▸ Work request
Format everything from the start of the data down to the line containing "Energy[MeV])? line chart", both included, as a numbered list, leaving out any blank lines.

BEGIN Exercise inputs

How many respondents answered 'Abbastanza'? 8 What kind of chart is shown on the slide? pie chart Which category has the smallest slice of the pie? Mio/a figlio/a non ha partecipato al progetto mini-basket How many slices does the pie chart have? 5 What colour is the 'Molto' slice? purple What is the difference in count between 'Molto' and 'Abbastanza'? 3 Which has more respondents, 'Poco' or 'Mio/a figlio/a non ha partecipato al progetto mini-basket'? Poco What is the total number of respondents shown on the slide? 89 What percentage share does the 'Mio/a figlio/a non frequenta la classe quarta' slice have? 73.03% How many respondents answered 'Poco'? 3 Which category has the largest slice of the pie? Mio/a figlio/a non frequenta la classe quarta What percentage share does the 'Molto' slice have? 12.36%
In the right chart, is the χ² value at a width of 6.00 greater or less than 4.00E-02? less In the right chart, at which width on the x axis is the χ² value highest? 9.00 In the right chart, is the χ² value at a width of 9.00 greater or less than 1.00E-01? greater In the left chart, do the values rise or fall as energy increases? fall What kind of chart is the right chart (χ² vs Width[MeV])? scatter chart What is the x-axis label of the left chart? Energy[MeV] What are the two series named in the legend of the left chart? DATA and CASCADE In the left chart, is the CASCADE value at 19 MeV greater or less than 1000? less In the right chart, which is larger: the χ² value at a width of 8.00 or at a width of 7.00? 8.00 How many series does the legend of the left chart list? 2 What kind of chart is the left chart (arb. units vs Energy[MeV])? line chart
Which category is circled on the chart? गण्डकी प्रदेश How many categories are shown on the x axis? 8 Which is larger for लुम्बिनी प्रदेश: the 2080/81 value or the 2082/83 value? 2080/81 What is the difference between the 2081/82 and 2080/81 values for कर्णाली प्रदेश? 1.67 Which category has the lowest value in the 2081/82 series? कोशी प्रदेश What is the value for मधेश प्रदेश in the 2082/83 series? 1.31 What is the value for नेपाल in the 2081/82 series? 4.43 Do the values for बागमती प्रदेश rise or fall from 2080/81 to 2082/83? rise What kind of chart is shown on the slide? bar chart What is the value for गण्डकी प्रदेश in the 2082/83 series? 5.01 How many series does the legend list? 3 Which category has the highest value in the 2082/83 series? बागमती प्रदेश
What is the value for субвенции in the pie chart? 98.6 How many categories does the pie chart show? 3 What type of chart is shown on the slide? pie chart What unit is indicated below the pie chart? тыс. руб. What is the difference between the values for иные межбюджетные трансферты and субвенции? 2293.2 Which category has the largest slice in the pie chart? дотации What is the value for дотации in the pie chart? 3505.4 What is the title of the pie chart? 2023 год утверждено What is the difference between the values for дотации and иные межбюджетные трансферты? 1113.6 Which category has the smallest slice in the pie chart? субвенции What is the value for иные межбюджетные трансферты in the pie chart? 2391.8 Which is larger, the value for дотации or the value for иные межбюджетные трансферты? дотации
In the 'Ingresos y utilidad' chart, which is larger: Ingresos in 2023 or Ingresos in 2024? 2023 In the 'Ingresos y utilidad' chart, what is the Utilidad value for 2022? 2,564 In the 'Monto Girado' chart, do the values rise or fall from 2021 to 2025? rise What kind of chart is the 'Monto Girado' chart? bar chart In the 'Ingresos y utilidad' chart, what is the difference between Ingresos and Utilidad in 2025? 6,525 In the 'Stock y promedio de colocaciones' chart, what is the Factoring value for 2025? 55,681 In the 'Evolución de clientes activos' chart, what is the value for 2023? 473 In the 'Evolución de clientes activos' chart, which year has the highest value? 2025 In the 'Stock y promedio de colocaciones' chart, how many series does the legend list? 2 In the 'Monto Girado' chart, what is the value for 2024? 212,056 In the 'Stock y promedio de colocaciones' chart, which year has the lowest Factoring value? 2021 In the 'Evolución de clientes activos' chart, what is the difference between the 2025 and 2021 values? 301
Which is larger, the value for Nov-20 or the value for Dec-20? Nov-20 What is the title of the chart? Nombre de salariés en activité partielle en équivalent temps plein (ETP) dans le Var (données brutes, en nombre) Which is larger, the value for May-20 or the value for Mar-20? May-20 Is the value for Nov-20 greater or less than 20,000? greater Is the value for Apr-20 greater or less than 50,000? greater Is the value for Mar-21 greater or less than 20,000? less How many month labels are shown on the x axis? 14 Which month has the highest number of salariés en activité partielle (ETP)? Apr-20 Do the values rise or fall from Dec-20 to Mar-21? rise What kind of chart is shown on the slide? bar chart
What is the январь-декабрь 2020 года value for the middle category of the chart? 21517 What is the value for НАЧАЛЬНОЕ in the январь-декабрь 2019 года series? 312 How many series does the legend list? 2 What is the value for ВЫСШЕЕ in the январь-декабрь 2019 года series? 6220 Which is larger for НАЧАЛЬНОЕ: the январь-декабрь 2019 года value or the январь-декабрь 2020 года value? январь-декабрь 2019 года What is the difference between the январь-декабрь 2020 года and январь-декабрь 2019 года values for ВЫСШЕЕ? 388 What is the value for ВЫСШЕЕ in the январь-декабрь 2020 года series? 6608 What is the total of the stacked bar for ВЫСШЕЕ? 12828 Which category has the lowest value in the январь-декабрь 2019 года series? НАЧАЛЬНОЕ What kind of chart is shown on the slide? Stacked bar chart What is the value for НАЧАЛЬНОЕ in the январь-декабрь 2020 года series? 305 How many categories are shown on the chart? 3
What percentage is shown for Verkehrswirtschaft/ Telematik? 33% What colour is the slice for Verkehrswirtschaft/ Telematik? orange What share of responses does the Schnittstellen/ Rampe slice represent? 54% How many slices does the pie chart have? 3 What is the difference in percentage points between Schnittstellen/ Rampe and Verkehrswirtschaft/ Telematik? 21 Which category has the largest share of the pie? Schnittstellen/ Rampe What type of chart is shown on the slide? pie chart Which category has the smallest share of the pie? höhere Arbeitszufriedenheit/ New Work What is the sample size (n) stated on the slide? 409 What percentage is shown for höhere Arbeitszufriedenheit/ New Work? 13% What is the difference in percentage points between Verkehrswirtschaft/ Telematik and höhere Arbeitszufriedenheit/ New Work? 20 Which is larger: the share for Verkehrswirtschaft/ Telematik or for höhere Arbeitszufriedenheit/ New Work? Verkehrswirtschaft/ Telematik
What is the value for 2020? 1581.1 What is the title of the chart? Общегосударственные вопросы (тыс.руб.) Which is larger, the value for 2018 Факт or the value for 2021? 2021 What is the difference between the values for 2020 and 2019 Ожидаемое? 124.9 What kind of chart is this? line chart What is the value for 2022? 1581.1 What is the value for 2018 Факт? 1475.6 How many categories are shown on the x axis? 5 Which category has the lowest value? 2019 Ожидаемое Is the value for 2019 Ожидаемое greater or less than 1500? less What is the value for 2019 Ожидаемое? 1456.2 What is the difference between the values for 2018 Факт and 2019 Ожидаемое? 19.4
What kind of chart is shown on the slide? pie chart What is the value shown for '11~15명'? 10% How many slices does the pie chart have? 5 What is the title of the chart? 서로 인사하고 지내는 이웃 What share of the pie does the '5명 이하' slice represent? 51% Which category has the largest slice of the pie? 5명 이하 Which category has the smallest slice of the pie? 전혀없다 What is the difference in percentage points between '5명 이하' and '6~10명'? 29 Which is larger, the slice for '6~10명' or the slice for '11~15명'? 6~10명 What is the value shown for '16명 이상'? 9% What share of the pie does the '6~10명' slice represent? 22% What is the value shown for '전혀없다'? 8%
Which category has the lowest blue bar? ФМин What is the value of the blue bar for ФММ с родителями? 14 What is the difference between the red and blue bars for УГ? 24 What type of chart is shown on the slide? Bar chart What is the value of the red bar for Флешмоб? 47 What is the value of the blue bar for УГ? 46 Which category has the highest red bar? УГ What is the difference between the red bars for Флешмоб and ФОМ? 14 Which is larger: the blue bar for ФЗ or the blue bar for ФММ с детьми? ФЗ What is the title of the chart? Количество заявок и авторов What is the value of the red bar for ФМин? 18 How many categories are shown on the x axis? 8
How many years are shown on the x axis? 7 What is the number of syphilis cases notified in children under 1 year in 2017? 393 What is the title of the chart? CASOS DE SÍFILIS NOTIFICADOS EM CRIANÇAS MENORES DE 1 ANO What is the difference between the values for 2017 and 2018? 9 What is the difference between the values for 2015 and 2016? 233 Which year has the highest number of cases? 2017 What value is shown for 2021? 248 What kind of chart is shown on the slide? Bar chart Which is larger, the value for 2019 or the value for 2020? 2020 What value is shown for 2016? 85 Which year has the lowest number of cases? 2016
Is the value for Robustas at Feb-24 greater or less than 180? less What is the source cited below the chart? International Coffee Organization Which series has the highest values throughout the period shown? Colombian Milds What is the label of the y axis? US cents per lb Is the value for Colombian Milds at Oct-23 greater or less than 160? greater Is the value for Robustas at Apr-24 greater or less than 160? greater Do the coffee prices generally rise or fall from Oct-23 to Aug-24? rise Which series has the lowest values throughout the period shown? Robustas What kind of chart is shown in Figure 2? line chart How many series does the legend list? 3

END Exercise inputs

▸ Answer below
1. How many respondents answered 'Abbastanza'? 8 What kind of chart is shown on the slide? pie chart Which category has the smallest slice of the pie? Mio/a figlio/a non ha partecipato al progetto mini-basket How many slices does the pie chart have? 5 What colour is the 'Molto' slice? purple What is the difference in count between 'Molto' and 'Abbastanza'? 3 Which has more respondents, 'Poco' or 'Mio/a figlio/a non ha partecipato al progetto mini-basket'? Poco What is the total number of respondents shown on the slide? 89 What percentage share does the 'Mio/a figlio/a non frequenta la classe quarta' slice have? 73.03% How many respondents answered 'Poco'? 3 Which category has the largest slice of the pie? Mio/a figlio/a non frequenta la classe quarta What percentage share does the 'Molto' slice have? 12.36%
2. In the right chart, is the χ² value at a width of 6.00 greater or less than 4.00E-02? less In the right chart, at which width on the x axis is the χ² value highest? 9.00 In the right chart, is the χ² value at a width of 9.00 greater or less than 1.00E-01? greater In the left chart, do the values rise or fall as energy increases? fall What kind of chart is the right chart (χ² vs Width[MeV])? scatter chart What is the x-axis label of the left chart? Energy[MeV] What are the two series named in the legend of the left chart? DATA and CASCADE In the left chart, is the CASCADE value at 19 MeV greater or less than 1000? less In the right chart, which is larger: the χ² value at a width of 8.00 or at a width of 7.00? 8.00 How many series does the legend of the left chart list? 2 What kind of chart is the left chart (arb. units vs Energy[MeV])? line chart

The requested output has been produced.